While serving as church historian, Howard contributed articles to the independent, progressive RLDS periodical, Courage: A Journal of History, Thought, and Action. Published quarterly between 1970 and 1973, Courage anticipated many of the progressive changes that would occur within the RLDS Church as it transformed into the Community of Christ. Howard's contributions included a study of the Book of Abraham in which he concluded with candor that "separate analyses of modern Egyptologists have established conclusive evidences that Joseph Smith's Book of Abraham (text and interpretations of the papyri drawings) is not even remotely related to the cultural reality behind the inscriptions and artwork on the Egyptian papyri brought to Kirtland." Howard further suggested that "it may be helpful to suggest that the Book of Abraham represents simply the product of Joseph Smith Jr.'s imagination" because it is "neither a scholarly translation...nor any kind of 'inspired' translation."

Howard was one of the first three RLDS historians to join the Mormon History Association (MHA), and he was among the original fifteen founders of the John Whitmer Historical Association (JWHA) on September 18, 1972. He served as president of JWHA in 1985 and as president of MHA in 1990–91. Also among the founders of JWHA was Howard's assistant in the Church Historian's Office, W. Grant McMurray.
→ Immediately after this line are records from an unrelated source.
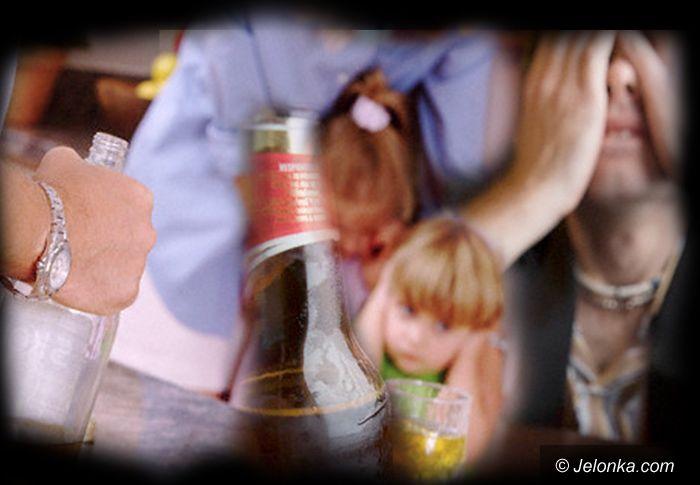 JELENIA GÓRA: Bo tatuś z mamusią za dużo wypili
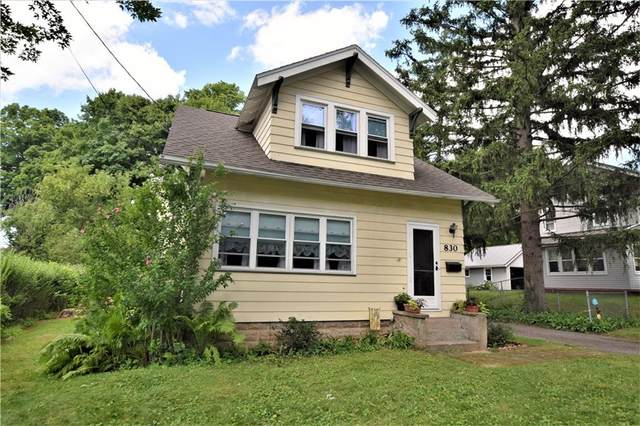 830 Harmon Road N, Penfield, NY 14526 (MLS #R1283821) :: Robert PiazzaPalotto Sold Team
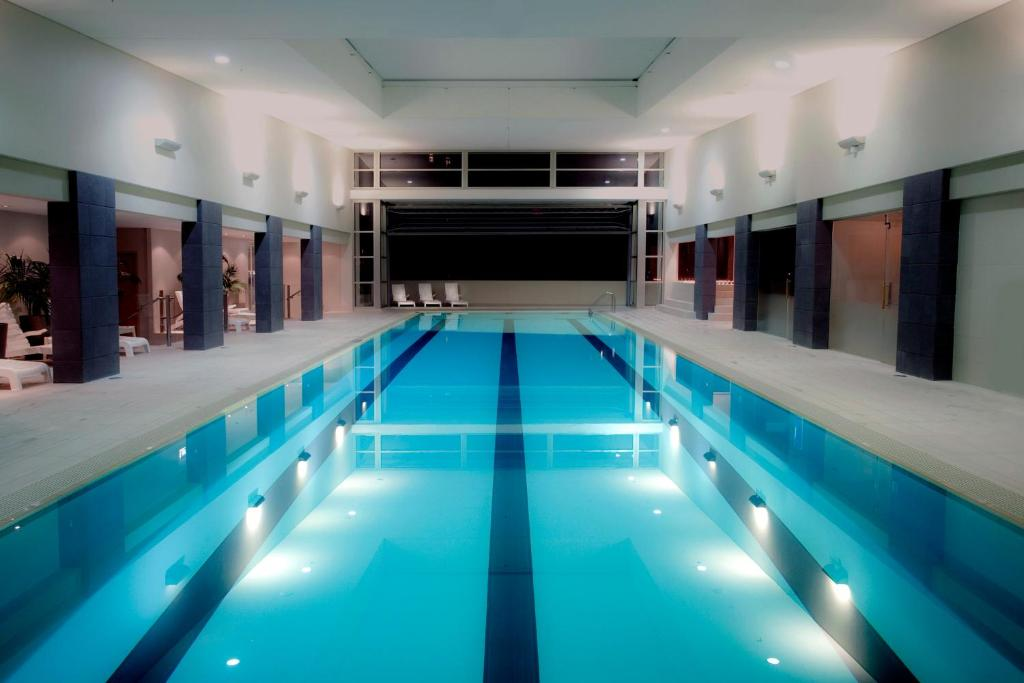 The swimming pool at or near Pullman Auckland Hotel & Apartments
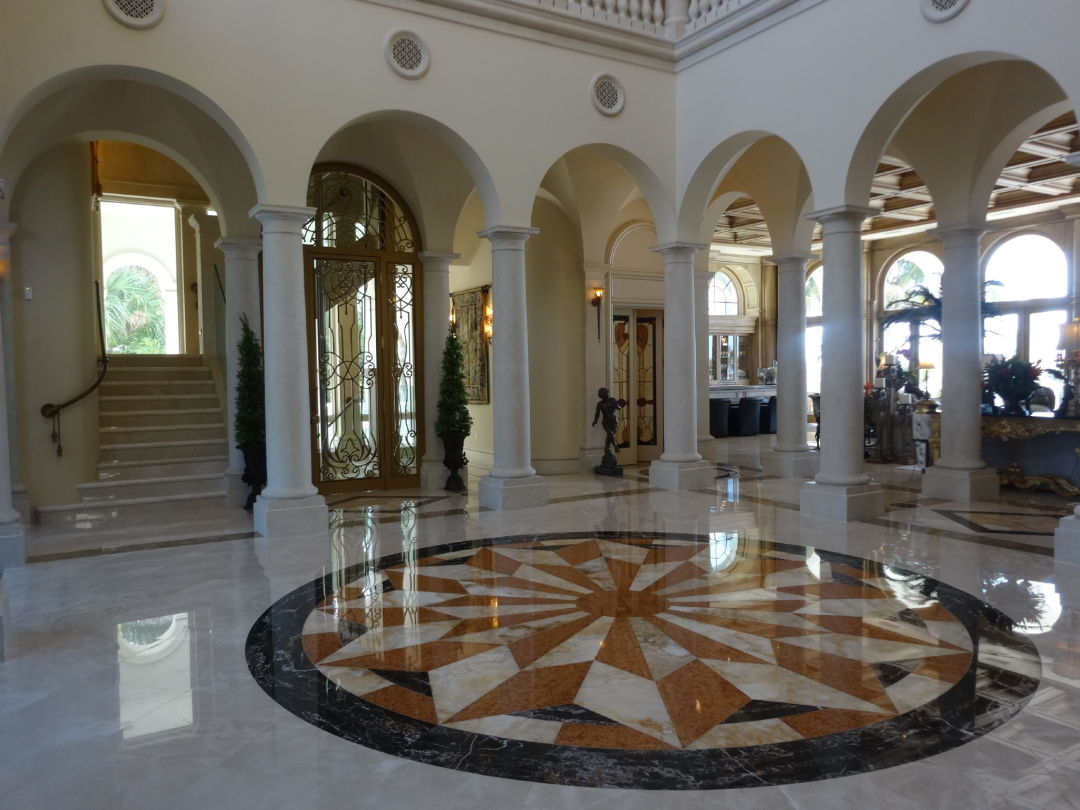 2. stunning features in the grand foyer with glass elevator gv4rqz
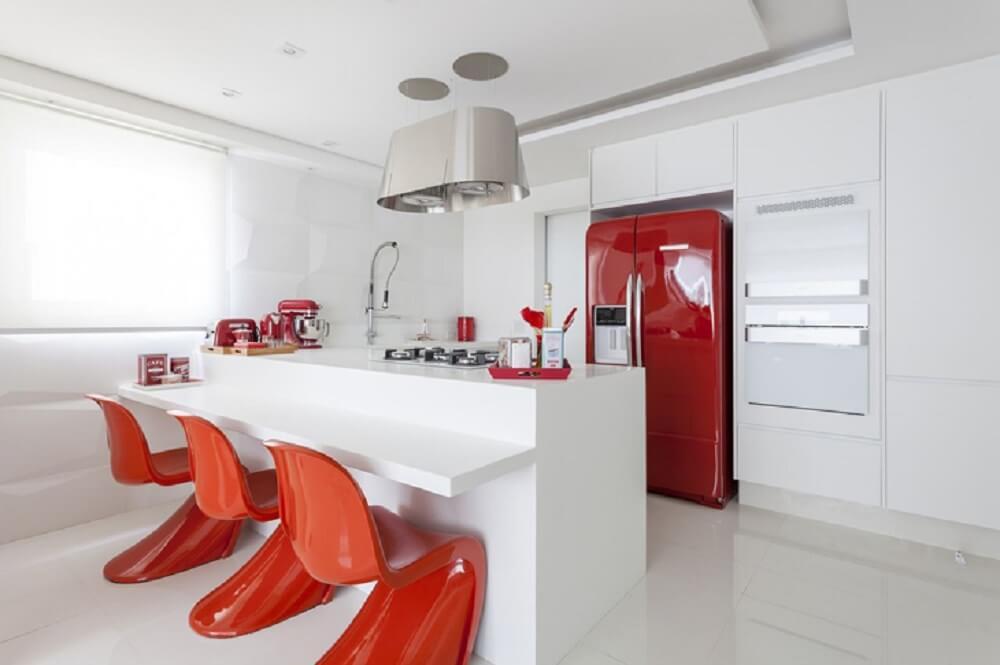 Balcão de cozinha clean com detalhes em tom de vermelho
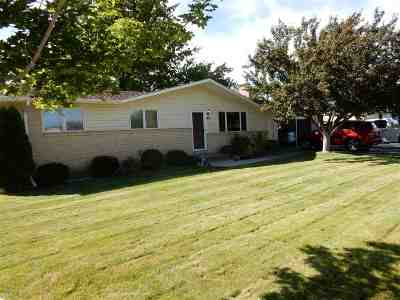 Chubbuck Single Family Home Und Cont W/Cntg-Sell Home: 4847 Hawthorne Road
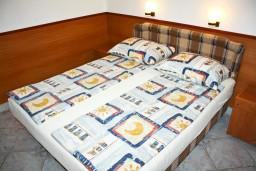Студия (гостиная+кухня). Черногория, Герцег-Нови : Студия для 4 человек с террасой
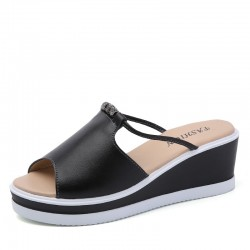 Wygodne skórzane wsuwane sandały na koturnie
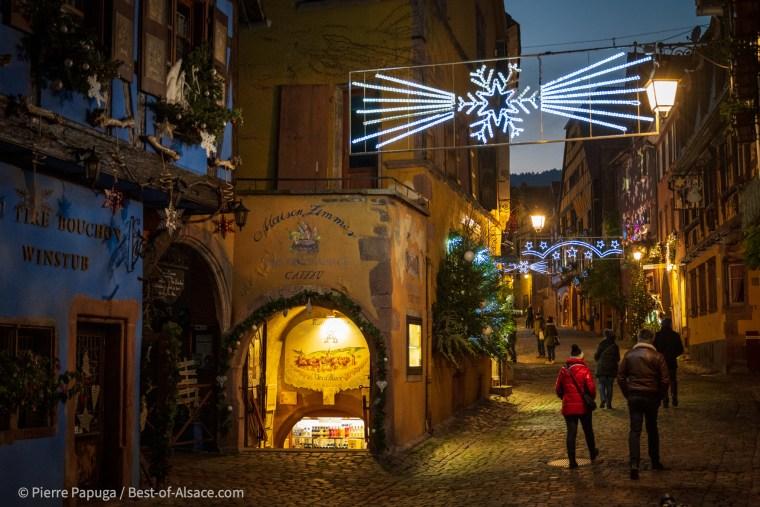 L'ambiance de Noël est bien présente à Riquewihr cette année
McMurray later became a member of the church's First Presidency, rising ultimately to become prophet-president of the church.

By the 1960s and 1970s, the traditional RLDS view that Brigham Young rather than Joseph Smith Jr. was the origin of Mormon polygamy had been called into question by scholars of the New Mormon History. In 1965, Robert B. Flanders, a professor of history at Graceland College published Nauvoo: Kingdom on the Mississippi. Flanders concluded that the traditional RLDS view was incorrect, asserting instead that the practice had indeed originated with Joseph Smith. In 1977, the First Presidency of the RLDS Church directed Howard to investigate the issue. Several years of careful study led Howard to generally agree with Flanders' conclusions. His seminal article on the topic, "The Changing RLDS Response to Mormon Polygamy: A Preliminary Analysis" (1983), opened the door to reassess the church's official policy. However, as Howard recalled decades later, this study was "heavily edited" and "watered down" at the direction of church leaders and Howard considered its final form to be "a painful compromise."

Among Howard's final accomplishments as church historian was the production of The Church through the Years, published in two volumes in 1992 and 1993. Volume 1 was subtitled "RLDS Beginnings to 1860" and Volume 2 was subtitled "The Reorganization Comes of Age, 1860–1992." As Howard explains in his introduction, the work resulted from the desire of RLDS prophet-president W. Wallace Smith to have "a more legitimate history of the church" with the goal of producing "a more honest, less defensive history." In a review published in the John Whitmer Historical Association Journal, Mormon historian Glen Leonard (a member of the LDS Church) agreed that Howard had "written a less defensive (though still denominational) and more legitimate (though still faith-centered) history of the church through its formative years."

==Retirement and Emeritus Historian, 1994–present==

Howard retired as church historian in 1994, becoming church historian emeritus. He was succeeded by Mark A. Scherer.

Since his retirement, Howard has continued to publish new articles and to actively promote scholarship. More recent articles by Howard include, "The Quest for Traces of a Peace Gene in Restoration History" and "The RLDS Church's Anti-Polygamy Stance Adapted/Canonized 1967–1972: The Specter of an Impending Schism" Since Ronald E. Romig retired as church archivist in 2009, Howard has served as a part-time volunteer in the Community of Christ Archives at the temple in Independence, Missouri.

The John Whitmer Historical Association presented Howard with its "Lifetime Achievement Award" in 2003. On September 24, 2011, at the association's annual presidential banquet, outgoing president John C. Hamer announced that the association would sponsor an annual lecture series named the "Richard P. Howard Lecture" beginning in 2012.